US threatens tariffs on European beer

US threatens tariffs on European beer
Some Belgian beers. © Neil Turner/Flickr

The United States has announced is it considering applying import tariffs to a number of European products exported to the US, including beer, gin and olives.

The threat is the latest move in a trade dispute that has been dragging on for 16 years, and concerns state aid by the US to aircraft manufacturer Boeing, and on the other side by the EU to Airbus.

Both sides claim the subsidy given by the other to its domestic producer is illegal, while defending their own subsidy n what amounts to no more than a tit-for-tat basis.

On the international stage, as within the EU itself, state aid to industry is considered against the rules unless very strictly limited, because it is seen as a distortion of free and open competition.

The US Administration under President Trump has shown itself ready and willing to use trade tariffs as not only an instrument of trade policy but also of foreign relations in general.

The World Trade Organisation (WTO) last year approved US tariffs worth $7.5 billion on European exports of wine, cheese and aircraft. Such tariffs have the effect of making European products more expensive for American importers, and therefore less competitive.

Someone intent on buying a Bordeaux wine, however, has no option but to pay the higher price, some of which now goes to Washington. Critics of the wholesale use of tariffs point out that the main victim is not always the exporter.

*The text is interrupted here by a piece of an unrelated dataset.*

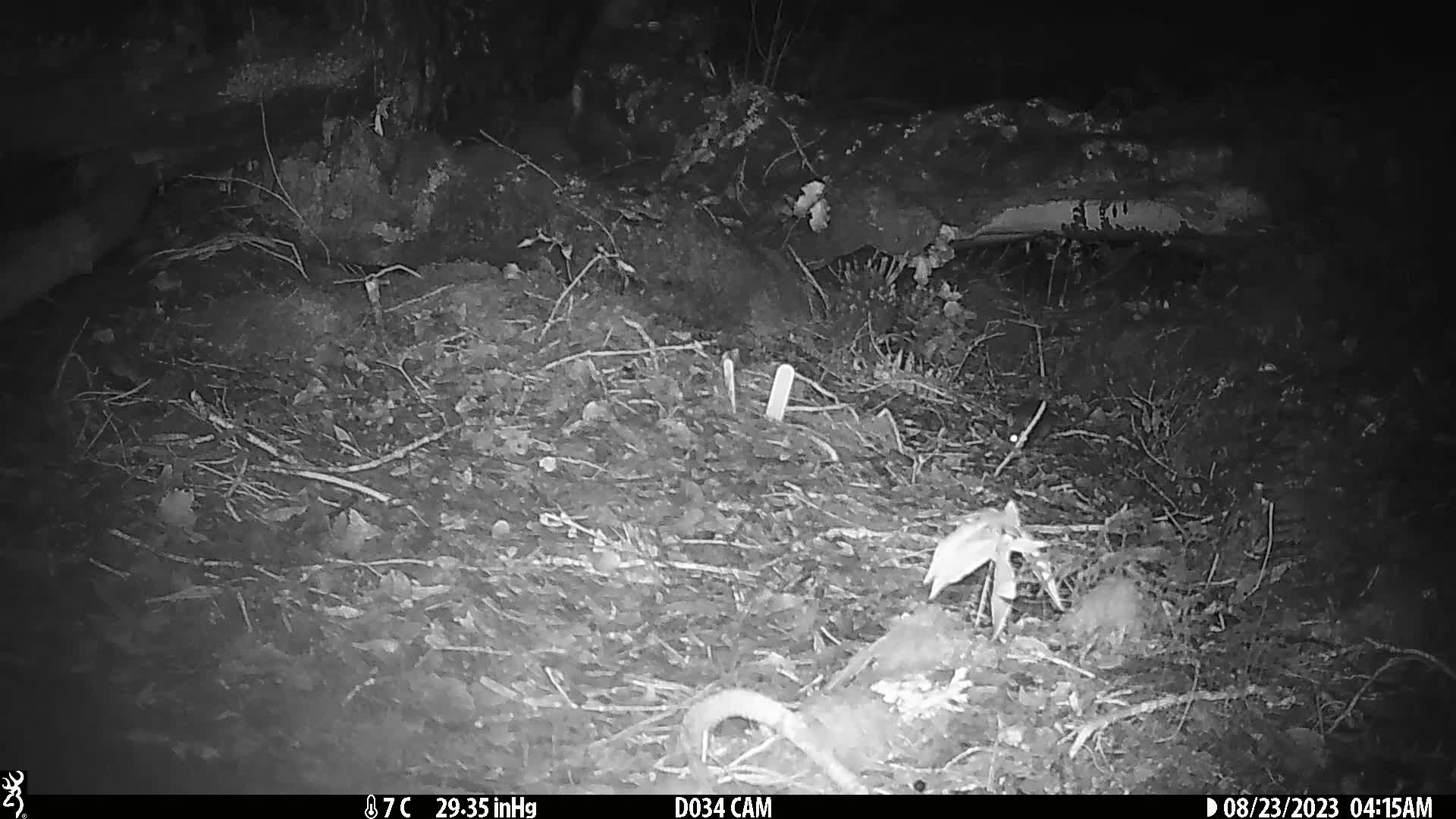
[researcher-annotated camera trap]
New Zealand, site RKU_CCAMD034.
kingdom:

Often, in cases where the imported product is not able to be substituted, such as a Chimay beer, the American consumer pays the price.

Trade sanctions on European imports are short-sighted and counterproductive, and threaten to cause significant damage to citizens and businesses on both sides of the ocean,” the EU Commission said in a statement at the time.

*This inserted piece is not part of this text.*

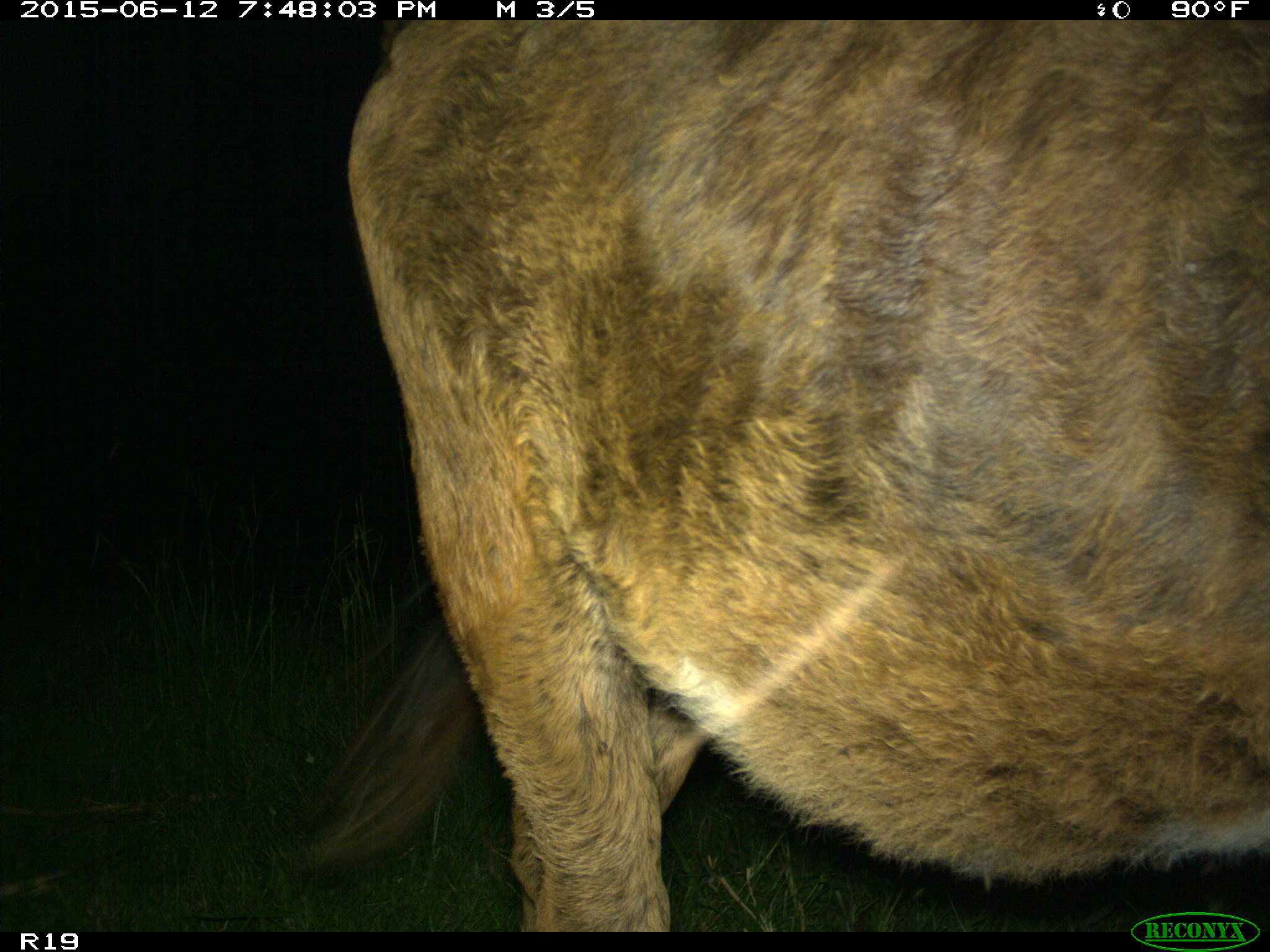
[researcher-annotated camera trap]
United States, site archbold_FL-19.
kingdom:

Now, Washington is stepping up the long-running aircraft dispute by threatening to impose punitive tariffs on imports from the EU of beer, gin and olives.

The WTO has not reacted to the latest US threat, and in fact is still considering a proposal from the EU to impose tariffs of its own in response to the cheese and wine tariffs of last year.

The WTO verdict was originally expected in May or June, but has now been pushed back like everything else by the coronacrisis.